À l’absence d’impulsion forte et d’une politique volontariste du Gouvernement à faire respecter la loi par les plateformes s’ajoute la carence des moyens mis en œuvre par l’administration dans le contrôle de ces plateformes. Les contrôles concernant les travailleurs des plateformes sont décrits par la directrice générale adjointe du travail comme des enquêtes particulièrement chronophages et nécessitant des moyens importants. En parallèle, il est frappant de constater la pénurie d’effectifs touchant l’inspection du travail depuis une dizaine d’années. L'inspection du travail a perdu 16 % de ses effectifs en six ans et peine de plus en plus à recruter, selon un rapport de la Cour des comptes publié en février 2024. Les chiffres publiés par la Direction générale du travail (DGT) en juin 2024 sont éloquents : notre territoire ne compterait plus que 2000 postes d'agents de contrôle, avec en moyenne un poste d'inspecteur du travail pour 10 500 salariés. Selon la CGT Travail Emploi Formation professionnelle, "le tableau est encore plus catastrophique si l’on prend en compte (...) les effectifs réellement présents, puisque le ratio est alors d’un agent de contrôle pour 13200 salarié.es. En effet, sur les 2000 postes qui subsistent, 409 sont vacant (plus de 20% !). Plus de quatre millions de salarié.es sont privé.es de service public de l’inspection du travail". Dans certaines régions, le taux de sections d'inspection vacantes atteint des sommets (41,18 % en Corse, plus de 20 % en Guyane ou en Centre-Val de Loire au 31 mars 2021).

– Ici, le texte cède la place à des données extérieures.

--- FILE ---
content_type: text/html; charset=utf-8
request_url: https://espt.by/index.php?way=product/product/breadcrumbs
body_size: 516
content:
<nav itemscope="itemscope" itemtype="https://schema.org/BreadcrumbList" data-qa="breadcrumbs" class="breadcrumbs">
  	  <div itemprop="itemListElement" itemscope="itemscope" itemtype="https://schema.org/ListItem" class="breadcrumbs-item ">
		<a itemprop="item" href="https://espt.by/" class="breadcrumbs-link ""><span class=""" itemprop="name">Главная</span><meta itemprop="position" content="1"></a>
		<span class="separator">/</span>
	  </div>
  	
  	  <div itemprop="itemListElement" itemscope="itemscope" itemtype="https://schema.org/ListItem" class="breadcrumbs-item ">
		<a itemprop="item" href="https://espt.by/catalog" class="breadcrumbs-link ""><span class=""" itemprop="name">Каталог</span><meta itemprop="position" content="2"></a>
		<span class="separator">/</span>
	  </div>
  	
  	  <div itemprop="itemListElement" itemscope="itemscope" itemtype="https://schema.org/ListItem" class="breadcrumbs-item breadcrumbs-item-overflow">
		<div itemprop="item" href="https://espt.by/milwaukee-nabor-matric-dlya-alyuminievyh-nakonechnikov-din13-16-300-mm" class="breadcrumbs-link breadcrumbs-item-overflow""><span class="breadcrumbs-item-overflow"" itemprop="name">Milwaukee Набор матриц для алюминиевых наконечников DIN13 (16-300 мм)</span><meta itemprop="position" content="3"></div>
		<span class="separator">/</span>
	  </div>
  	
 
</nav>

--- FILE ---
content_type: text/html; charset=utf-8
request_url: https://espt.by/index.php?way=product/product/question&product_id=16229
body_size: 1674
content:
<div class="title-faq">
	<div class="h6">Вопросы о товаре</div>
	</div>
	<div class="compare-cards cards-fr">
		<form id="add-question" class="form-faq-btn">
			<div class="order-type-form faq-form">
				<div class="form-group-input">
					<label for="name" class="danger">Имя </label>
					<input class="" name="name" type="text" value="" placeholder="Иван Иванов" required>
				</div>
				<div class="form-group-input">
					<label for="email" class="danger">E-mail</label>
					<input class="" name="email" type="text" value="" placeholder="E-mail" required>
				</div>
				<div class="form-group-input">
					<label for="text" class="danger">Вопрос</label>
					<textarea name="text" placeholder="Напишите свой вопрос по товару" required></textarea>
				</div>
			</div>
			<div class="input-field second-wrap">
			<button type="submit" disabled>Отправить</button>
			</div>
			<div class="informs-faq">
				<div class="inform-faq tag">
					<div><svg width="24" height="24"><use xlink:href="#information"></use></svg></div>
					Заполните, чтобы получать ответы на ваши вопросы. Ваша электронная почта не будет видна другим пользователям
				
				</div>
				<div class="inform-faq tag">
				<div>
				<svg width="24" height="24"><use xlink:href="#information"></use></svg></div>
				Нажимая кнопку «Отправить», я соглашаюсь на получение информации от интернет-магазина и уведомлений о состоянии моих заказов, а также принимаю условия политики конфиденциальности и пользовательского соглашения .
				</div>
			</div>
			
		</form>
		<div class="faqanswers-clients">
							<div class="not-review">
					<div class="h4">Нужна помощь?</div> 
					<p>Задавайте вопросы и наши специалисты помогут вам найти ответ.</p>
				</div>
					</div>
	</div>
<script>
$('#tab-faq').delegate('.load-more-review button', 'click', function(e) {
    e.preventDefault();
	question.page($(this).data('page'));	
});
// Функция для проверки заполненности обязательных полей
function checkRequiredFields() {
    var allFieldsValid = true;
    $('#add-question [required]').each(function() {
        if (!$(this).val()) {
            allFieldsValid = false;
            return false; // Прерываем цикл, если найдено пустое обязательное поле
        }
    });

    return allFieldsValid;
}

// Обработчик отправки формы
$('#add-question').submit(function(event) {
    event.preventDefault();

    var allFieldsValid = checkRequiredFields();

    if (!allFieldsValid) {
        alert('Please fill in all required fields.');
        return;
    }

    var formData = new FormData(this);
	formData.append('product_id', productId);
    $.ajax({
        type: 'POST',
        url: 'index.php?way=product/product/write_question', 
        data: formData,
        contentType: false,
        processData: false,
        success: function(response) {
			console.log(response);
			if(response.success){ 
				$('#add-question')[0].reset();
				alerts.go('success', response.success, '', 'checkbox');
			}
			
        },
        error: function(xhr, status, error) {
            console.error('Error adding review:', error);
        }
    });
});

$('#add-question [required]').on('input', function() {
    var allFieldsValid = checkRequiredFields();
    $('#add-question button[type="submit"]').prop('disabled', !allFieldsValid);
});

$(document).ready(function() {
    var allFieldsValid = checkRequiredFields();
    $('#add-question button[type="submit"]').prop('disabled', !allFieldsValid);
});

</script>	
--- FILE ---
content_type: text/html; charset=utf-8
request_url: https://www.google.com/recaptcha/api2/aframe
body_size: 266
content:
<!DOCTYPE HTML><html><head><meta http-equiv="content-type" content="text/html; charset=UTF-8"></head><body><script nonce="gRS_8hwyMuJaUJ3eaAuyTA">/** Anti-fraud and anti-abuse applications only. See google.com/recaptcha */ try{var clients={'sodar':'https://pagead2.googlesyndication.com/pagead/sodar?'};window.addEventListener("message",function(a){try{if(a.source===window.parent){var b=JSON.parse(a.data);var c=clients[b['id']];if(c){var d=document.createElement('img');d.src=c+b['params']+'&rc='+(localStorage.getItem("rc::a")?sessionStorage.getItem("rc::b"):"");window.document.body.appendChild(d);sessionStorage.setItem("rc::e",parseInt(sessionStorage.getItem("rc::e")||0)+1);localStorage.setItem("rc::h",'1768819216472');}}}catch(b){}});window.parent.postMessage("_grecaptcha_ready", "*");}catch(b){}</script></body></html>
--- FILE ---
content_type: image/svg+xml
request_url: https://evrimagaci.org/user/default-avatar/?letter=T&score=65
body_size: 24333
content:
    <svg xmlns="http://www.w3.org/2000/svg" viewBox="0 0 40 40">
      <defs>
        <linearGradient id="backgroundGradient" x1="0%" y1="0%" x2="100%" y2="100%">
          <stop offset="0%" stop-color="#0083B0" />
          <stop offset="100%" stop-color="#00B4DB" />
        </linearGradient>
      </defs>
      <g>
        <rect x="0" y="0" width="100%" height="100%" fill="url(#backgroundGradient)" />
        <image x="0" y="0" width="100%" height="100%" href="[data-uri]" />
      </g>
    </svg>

Par cet amendement, nous proposons donc la création d’un nouveau programme « Lutte contre le travail illégal dans le secteur des plateformes numériques » abondé de 10 000 000 d’euros en autorisations d’engagement et crédits de paiement. Pour des raisons de recevabilité financière au titre de l’article 40, nous diminuons à due concurrence les crédits de paiement et autorisation d’engagement de l’action « 01 – Développement des compétences par l’alternance » du programme « 103 – Accompagnement des mutations économiques et développement de l’emploi ».